> **DATASET EXCERPTS**:

--- START ---

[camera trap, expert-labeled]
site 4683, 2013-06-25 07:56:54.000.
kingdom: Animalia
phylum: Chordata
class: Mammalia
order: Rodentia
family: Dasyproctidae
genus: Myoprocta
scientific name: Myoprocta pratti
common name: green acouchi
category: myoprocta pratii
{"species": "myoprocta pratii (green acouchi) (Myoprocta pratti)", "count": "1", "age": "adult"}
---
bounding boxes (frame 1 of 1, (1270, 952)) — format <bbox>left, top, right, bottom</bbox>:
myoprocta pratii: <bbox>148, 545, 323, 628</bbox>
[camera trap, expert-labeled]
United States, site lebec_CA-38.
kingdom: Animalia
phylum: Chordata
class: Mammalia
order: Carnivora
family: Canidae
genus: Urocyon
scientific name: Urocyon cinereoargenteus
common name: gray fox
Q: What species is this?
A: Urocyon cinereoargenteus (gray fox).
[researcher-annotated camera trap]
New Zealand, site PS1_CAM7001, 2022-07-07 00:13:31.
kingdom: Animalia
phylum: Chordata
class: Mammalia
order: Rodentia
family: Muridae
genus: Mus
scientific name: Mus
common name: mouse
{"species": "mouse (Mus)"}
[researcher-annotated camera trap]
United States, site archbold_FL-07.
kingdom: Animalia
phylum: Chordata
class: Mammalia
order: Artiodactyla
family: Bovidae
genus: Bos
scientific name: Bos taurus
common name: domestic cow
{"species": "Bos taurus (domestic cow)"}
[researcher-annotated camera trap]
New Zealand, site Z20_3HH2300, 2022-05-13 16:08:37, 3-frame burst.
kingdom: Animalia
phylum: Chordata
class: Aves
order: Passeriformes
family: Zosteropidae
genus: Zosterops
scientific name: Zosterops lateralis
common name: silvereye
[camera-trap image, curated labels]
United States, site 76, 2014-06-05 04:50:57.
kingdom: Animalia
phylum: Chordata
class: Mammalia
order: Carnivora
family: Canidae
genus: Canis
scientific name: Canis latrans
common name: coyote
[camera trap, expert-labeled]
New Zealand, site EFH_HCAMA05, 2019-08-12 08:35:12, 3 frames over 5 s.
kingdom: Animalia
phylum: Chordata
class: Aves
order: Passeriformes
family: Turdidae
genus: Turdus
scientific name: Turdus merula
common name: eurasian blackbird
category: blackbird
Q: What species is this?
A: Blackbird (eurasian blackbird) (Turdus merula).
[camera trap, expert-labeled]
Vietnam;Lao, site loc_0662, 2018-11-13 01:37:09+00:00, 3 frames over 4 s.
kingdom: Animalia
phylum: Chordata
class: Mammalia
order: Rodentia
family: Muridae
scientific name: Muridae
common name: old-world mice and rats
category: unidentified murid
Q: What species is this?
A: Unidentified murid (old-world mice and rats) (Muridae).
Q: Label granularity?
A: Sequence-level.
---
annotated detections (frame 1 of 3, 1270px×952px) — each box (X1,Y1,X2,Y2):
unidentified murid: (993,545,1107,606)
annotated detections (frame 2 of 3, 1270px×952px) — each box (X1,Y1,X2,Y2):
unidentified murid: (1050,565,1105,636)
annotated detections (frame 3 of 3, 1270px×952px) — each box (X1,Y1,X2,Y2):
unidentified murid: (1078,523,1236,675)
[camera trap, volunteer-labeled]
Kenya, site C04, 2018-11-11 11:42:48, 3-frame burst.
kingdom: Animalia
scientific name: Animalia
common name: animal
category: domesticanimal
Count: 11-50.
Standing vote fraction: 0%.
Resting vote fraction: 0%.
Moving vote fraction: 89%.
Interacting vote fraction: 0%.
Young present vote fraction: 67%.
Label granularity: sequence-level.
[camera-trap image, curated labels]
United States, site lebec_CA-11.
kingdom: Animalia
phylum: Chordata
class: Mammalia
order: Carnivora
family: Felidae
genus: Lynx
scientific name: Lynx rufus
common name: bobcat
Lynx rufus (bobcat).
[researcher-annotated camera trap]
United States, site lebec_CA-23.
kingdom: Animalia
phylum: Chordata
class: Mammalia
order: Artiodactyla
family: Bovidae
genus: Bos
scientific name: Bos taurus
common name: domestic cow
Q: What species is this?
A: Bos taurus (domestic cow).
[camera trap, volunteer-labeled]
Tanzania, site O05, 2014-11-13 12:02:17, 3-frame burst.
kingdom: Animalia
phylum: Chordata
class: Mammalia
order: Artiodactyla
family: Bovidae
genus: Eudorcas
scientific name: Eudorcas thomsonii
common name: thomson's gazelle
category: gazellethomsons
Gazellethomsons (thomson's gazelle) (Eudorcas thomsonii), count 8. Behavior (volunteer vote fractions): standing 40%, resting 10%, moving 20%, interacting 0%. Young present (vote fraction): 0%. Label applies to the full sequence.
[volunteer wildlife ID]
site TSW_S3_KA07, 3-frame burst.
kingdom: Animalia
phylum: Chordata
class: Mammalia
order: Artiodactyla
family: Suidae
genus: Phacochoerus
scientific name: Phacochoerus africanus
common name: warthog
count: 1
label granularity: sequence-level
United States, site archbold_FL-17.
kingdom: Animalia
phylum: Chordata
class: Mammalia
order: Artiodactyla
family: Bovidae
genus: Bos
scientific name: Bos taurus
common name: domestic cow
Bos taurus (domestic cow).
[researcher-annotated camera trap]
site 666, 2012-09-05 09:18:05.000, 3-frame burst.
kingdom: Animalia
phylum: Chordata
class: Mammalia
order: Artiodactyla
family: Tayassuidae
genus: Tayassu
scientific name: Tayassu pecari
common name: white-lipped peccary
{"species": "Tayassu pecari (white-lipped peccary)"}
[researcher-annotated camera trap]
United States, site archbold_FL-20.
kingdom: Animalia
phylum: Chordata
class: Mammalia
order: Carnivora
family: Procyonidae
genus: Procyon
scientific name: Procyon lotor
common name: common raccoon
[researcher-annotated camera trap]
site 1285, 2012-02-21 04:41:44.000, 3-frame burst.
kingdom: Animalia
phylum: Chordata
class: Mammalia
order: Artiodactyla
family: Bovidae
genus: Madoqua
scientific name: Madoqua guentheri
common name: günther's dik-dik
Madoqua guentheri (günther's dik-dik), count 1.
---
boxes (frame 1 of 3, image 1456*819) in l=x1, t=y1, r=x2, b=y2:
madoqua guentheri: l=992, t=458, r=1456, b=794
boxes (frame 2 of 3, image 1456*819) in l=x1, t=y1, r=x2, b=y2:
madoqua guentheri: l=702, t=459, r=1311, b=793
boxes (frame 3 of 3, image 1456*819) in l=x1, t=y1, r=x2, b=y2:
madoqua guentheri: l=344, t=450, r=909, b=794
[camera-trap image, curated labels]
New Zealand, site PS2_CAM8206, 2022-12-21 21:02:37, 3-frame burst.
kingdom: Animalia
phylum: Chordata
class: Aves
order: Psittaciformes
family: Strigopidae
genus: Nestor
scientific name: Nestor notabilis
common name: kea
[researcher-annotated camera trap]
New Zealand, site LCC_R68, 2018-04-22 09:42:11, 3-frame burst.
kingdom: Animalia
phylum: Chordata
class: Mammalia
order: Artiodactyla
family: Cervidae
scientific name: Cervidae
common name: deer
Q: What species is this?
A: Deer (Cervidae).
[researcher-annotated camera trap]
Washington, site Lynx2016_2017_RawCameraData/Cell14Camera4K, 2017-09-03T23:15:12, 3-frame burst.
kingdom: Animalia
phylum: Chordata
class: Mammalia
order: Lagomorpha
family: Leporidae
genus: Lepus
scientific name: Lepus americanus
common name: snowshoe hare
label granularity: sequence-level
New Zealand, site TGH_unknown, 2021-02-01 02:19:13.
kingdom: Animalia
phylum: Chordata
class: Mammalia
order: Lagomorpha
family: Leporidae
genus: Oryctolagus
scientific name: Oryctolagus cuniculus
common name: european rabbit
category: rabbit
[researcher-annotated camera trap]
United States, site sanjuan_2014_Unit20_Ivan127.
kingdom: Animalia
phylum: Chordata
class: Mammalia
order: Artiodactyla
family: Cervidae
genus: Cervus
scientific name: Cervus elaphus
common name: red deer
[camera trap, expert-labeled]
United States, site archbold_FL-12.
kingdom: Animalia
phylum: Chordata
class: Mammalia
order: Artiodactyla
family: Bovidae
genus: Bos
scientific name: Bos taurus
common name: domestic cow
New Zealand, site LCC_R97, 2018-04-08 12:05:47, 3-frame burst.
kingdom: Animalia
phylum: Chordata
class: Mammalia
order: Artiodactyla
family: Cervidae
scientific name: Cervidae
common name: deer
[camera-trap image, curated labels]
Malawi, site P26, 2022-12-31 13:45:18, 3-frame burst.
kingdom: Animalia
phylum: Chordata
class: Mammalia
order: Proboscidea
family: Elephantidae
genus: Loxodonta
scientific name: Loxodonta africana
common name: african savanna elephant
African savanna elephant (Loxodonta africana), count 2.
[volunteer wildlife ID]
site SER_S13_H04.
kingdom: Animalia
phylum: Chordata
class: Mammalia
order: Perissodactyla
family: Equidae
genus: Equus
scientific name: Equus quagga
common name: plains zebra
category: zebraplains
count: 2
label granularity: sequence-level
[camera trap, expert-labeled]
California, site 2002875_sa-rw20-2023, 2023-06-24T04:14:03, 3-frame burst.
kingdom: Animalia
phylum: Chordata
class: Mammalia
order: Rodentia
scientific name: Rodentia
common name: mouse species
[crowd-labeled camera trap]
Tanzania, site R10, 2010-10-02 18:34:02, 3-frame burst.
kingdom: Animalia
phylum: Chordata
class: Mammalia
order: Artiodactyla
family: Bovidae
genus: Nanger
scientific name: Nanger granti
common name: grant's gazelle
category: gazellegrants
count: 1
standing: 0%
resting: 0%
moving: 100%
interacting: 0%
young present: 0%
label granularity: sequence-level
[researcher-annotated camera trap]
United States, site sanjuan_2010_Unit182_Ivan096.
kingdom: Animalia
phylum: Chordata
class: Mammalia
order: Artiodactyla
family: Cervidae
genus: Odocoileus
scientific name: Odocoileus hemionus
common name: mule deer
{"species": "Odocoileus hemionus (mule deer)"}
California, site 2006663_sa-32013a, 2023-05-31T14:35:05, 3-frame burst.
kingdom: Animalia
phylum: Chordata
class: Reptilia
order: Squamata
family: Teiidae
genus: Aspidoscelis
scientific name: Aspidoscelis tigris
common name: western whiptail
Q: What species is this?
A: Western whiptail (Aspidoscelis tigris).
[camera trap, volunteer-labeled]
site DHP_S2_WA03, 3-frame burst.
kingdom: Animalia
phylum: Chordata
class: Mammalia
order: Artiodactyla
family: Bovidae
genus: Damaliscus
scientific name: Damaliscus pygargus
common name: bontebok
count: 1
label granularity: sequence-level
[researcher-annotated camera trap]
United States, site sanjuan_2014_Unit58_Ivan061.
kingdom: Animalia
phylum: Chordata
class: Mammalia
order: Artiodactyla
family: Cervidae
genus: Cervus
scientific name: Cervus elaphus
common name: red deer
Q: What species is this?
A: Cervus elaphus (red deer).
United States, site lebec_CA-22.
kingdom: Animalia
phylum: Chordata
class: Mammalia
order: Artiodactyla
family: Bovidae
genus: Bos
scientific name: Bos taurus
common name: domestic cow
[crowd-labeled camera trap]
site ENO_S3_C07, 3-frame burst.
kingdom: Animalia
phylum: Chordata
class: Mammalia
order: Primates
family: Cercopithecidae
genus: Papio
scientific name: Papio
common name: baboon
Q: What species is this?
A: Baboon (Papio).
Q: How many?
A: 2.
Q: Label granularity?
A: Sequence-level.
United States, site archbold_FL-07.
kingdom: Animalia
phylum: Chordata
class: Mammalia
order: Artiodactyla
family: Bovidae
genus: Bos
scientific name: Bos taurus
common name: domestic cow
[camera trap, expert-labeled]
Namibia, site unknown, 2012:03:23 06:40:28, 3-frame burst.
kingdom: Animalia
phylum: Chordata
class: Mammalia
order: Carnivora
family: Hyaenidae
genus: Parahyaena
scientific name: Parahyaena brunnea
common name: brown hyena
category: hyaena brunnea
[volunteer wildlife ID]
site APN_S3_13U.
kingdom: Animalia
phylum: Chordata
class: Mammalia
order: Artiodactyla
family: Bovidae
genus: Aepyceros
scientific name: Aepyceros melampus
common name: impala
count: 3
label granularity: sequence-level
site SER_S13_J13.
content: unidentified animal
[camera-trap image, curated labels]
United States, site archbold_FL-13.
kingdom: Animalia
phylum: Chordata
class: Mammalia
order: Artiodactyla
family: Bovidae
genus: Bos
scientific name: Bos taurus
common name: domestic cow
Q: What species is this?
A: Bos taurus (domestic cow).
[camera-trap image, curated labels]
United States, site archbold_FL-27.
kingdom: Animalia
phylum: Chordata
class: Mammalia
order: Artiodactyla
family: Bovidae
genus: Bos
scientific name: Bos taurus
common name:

--- END ---

> **ASSIGNMENT**: Copy range, inclusive: the line holding "boxes (frame 2" to the line holding "scientific name: Nestor notabilis". Reproduce exactly those lines of the records above and no others.

> **WRITTEN SOLUTION**:
boxes (frame 2 of 3, image 1456*819) in l=x1, t=y1, r=x2, b=y2:
madoqua guentheri: l=702, t=459, r=1311, b=793
boxes (frame 3 of 3, image 1456*819) in l=x1, t=y1, r=x2, b=y2:
madoqua guentheri: l=344, t=450, r=909, b=794
[camera-trap image, curated labels]
New Zealand, site PS2_CAM8206, 2022-12-21 21:02:37, 3-frame burst.
kingdom: Animalia
phylum: Chordata
class: Aves
order: Psittaciformes
family: Strigopidae
genus: Nestor
scientific name: Nestor notabilis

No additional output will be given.